I was chatting with a fellow practitioner yesterday who wanted to write an Iyengar yoga sequence for runners. In the course of our conversation, he asked about my running. I told him that I had gone completely barefoot and the inevitable ‘why’ popped up. So I said the first thing that came to mind, ‘stronger feet, better asana’.
Ever since I started running barefoot, my standing poses have more grounding and my feet feel healthier. Better arch support, more open soles and greater foot flexibility, etc. I did go through my share of overdoing before finding my feet though😊.
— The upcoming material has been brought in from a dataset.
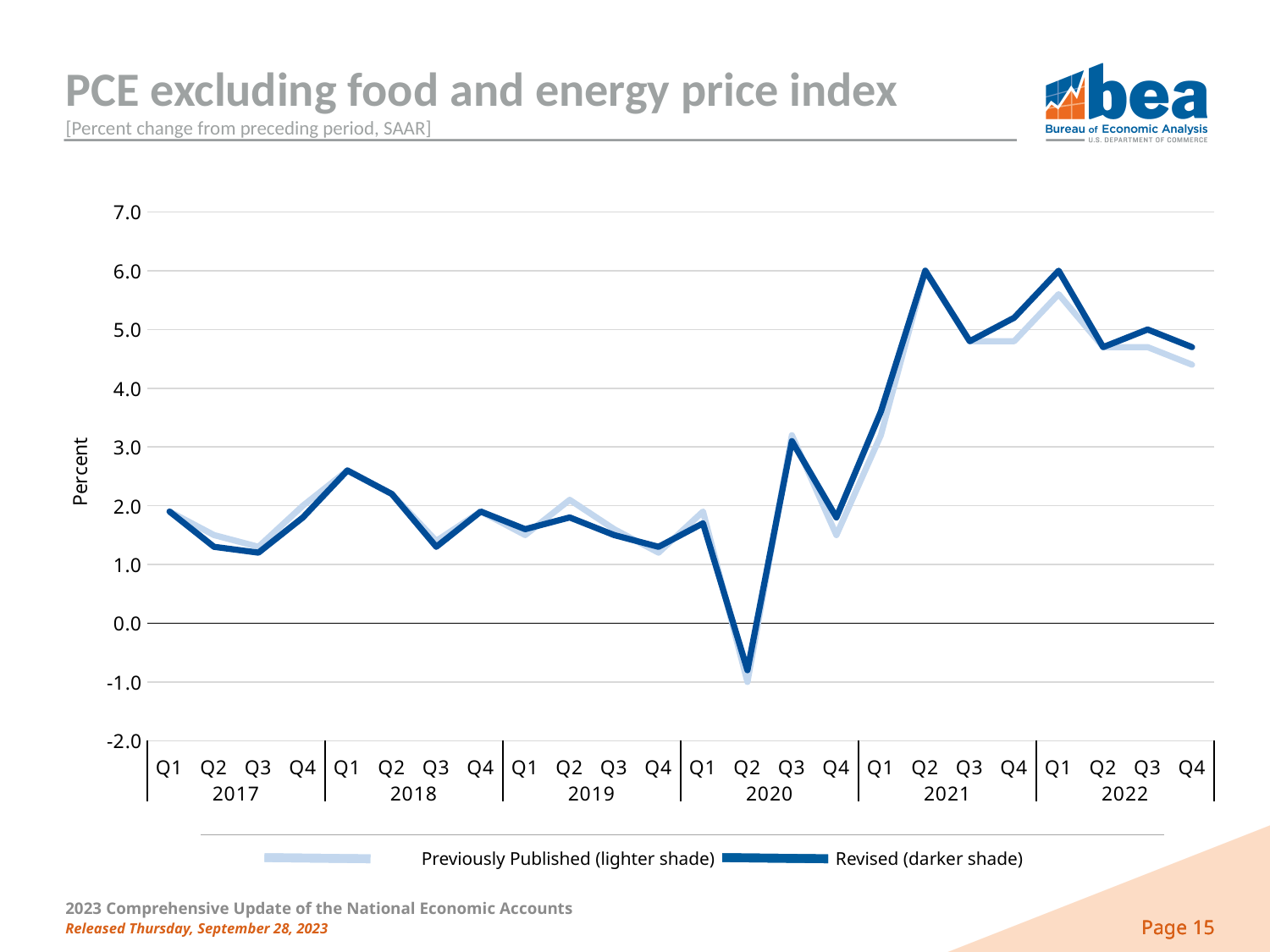
Which series is drawn in the darker shade according to the legend? Revised What kind of chart is shown on the slide? Line chart Is the Revised value for Q4 2022 greater or less than 5.0? less Is the Revised value for Q1 2021 greater or less than 5.0? less In which quarter does the Revised series reach its lowest value? Q2 2020 How many series does the legend list? 2 Is the Revised value for Q2 2020 greater or less than 0.0? less How many quarterly points are plotted along the x axis? 24 Does the Revised series rise or fall from Q2 2020 to Q1 2021? Rise Which is larger for the Revised series: the value for Q1 2021 or the value for Q1 2017? Q1 2021 What is the title of the chart? PCE excluding food and energy price index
An old friend who happens to be a long distance runner sent me a book on barefoot running and I used the principles in it to develop a plan to transition slowly and steadily. I guess it has been successful because even a gap of a few days doesn’t impact the feet or ankles. I haven’t really studied the science behind it and have let my feet be my teacher. It has been a very subjective experience of listening and adapting to the body.
Sometimes I run loops on a ground as that offers a varied surface; it has mud, stones and bugs besides debris. Running there is an exercise in intense awareness and movement while making my feet ready for any and all kinds of surfaces. Each step is new and fresh despite having run there many times. My senses are sharper and I actually see the ants being industrious as I run. The tiny glass shards and bottle caps are like beacons to stay alert if I want to keep my feet intact for another run.
On one of my runs, an elderly gentleman came upto me and said that he appreciated my running barefoot and warned me about the glass. He then asked me why barefoot and proceeded to answer the question himself. In his answers, I found mine. Mostly, I just reply because it feels good and never go beyond that. That wise man said it is taking energy from Mother earth and releasing all your negative energy into the ground. It must make you emotionally more stable and mentally strong. I nodded yes to all of them. It got me thinking a little and one of the reasons I run barefoot is joy. Feeling the ground so directly, so intimately is very rejuvenating and charges me up.
In a perfect world, I would probably go barefoot everywhere but it would be inconsiderate to step into someone’s home or a class with dirty feet. Although, what others consider dirt is actually probably cleaner than what we accumulate in all our hygiene fetish. I used to be obsessive about clean feet and wore slippers at home my entire life. Little did I realise how much I had disconnected myself from myself. Perhaps that is why tadasana is so dear to my heart. As a popular line goes, root to rise. It is really ascending to the fullest potential in oneself.
Running barefoot has taught me many things, a greater respect for all beings, great and small. It teaches me that equanimity is possible in life situations. Everytime I explore a new terrain or route, I am vulnerable and exposed. It is a delicate dance of faith, awareness and humility to be present. Regardless of the chatter in my mind, I take one step and then another and let the rhythm of the feet find the rhythm of my breath. Sort of like being on my mat and discovering something different with every practice. Both the disciplines have fed each other and continue to do so. They both require a dedicated and balanced approach and reveal their secrets slowly as I become ready to receive. One of my dilemmas was ‘running or yoga’ but with barefoot running, I have found a happy balance, atleast for now.
Today’s class was brilliant. We had a different teacher, a petite soft spoken lady who actually made me experience savasana in trikonasana, eternity in a moment. That is probably an entire post in itself.